On Tue, Mar 7, 2017 at 6:26 PM, Jakob Bohm via dev-security-policy <
dev-security-policy@lists.mozilla.org> wrote:

> On 07/03/2017 21:37, Ryan Sleevi wrote:
>>
>> To make it simpler, wouldn't be a Policy Proposal be to prohibit Delegated
>> Third Parties from participating in the issuance process? This would be
>> effectively the same, in as much as the only capability to allow a
>> third-party to participate in issuance is to operate a subordinate CA.
>>
>> I think it's procedurally identical to Policy Proposal 1, but it clarifies
>> more explicitly that RAs are forbidden, and that all participants in the
>> issuance ecosystem have a specific set of obligations.
>>
>>
> The point is NOT to prohibit RAs (which are a good thing if done
> right), but to allow revocation of certificates validated by a rogue RA.
>
> The setup under policy 1 would be that the actual CA holds the key and
> issuance systems in its own right and under its own security audits,
> while the RA only deals with the actual verification steps (such as
> checking that Foo Inc is actually incorporated in country X with
> official address on Bar Avenue 123 in Baz City according to official
> records in the local language).
>
> Policy 1 is also intended for the reseller-RA combination seen in the
> Symantec case, where the reseller-RA does other steps that could/should
> be done by the CA directly (such as domain validation and suspicious
> case double checking).
>
> Policy 1 may still be a problem for the truly local RA scenario where a
> large number of similar RAs handle in-person verification steps for a
> small geographic area (such as schemes where each city hall handles
> checking photo ID of applicants as part of validation at better
> than EV level).
>

Jakob,

You basically restated what I said, except still kept the term "RA". Note
that my proposal would not have eliminated the conceptual role you're
describing - this is still facilitated - but it's explicitly called out as
an externally operated subordinate CA, with all the attendant
responsibility and audit criteria.

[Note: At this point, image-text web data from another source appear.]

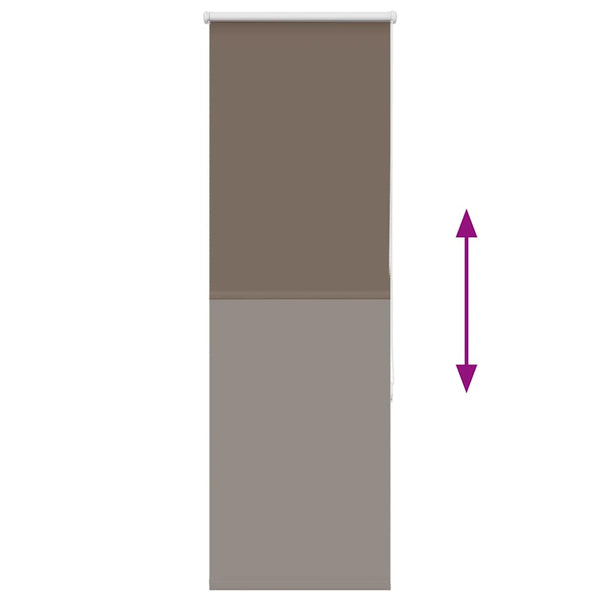 Verdunkelungsrollo Kaffeebraun 60x175 cm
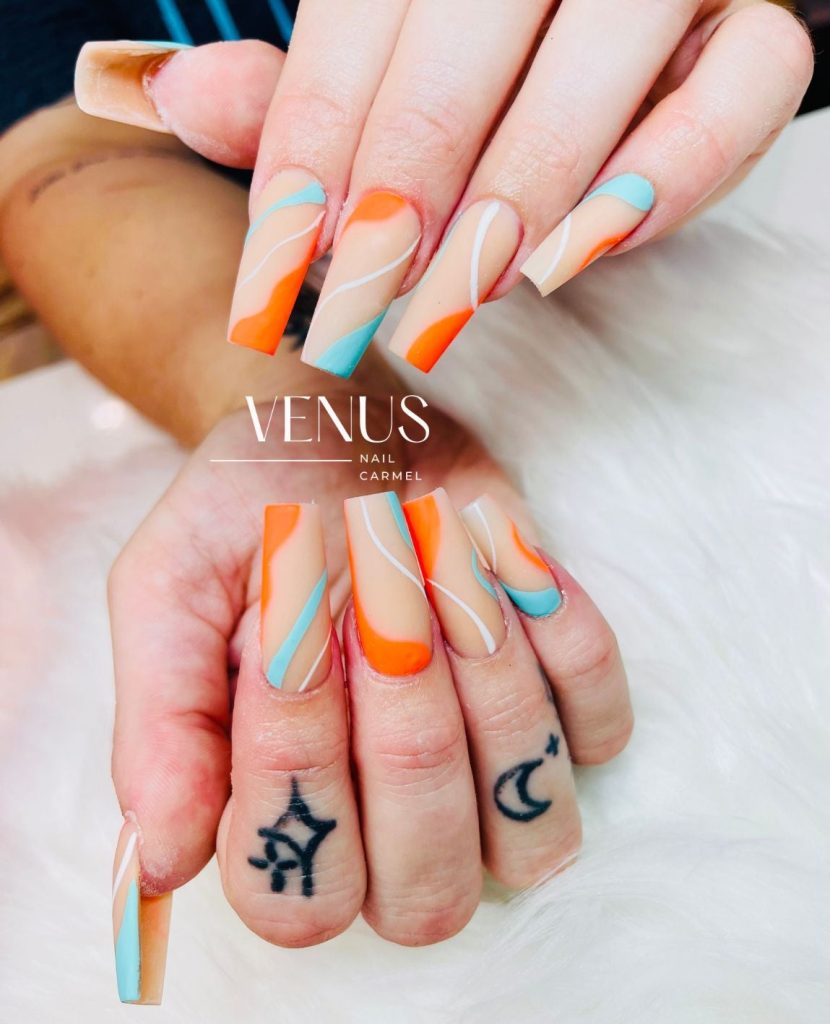 Nail design by Venus Nails in Carmel, Indiana
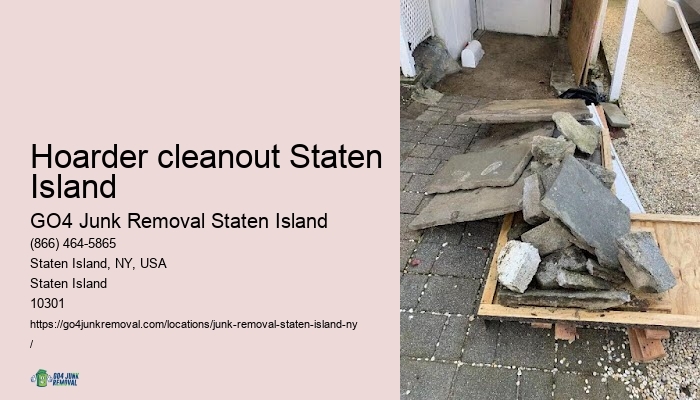 Fast garbage removal Hoarder cleanout Staten Island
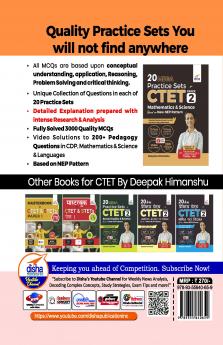 20 MEGA Practice Sets for CTET Paper 2 Mathematics & Science Based on New NEP Pattern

The fact that one or more pieces of
infrastructure is offered by the issuing CA is nothing new, in practice,
and so the ecosystem already deals with (or fails to deal with) this case.

So perhaps it's useful if you can explain why "Delegated Third Party"
(since RA is overloaded to include the pre-validated domain case of an
Enteprise RA, as well as to cover the case where an RA does not perform
domain validation) is a useful concept to support, versus simply treating
it as the well-understood role of externally-operated subordinate CA?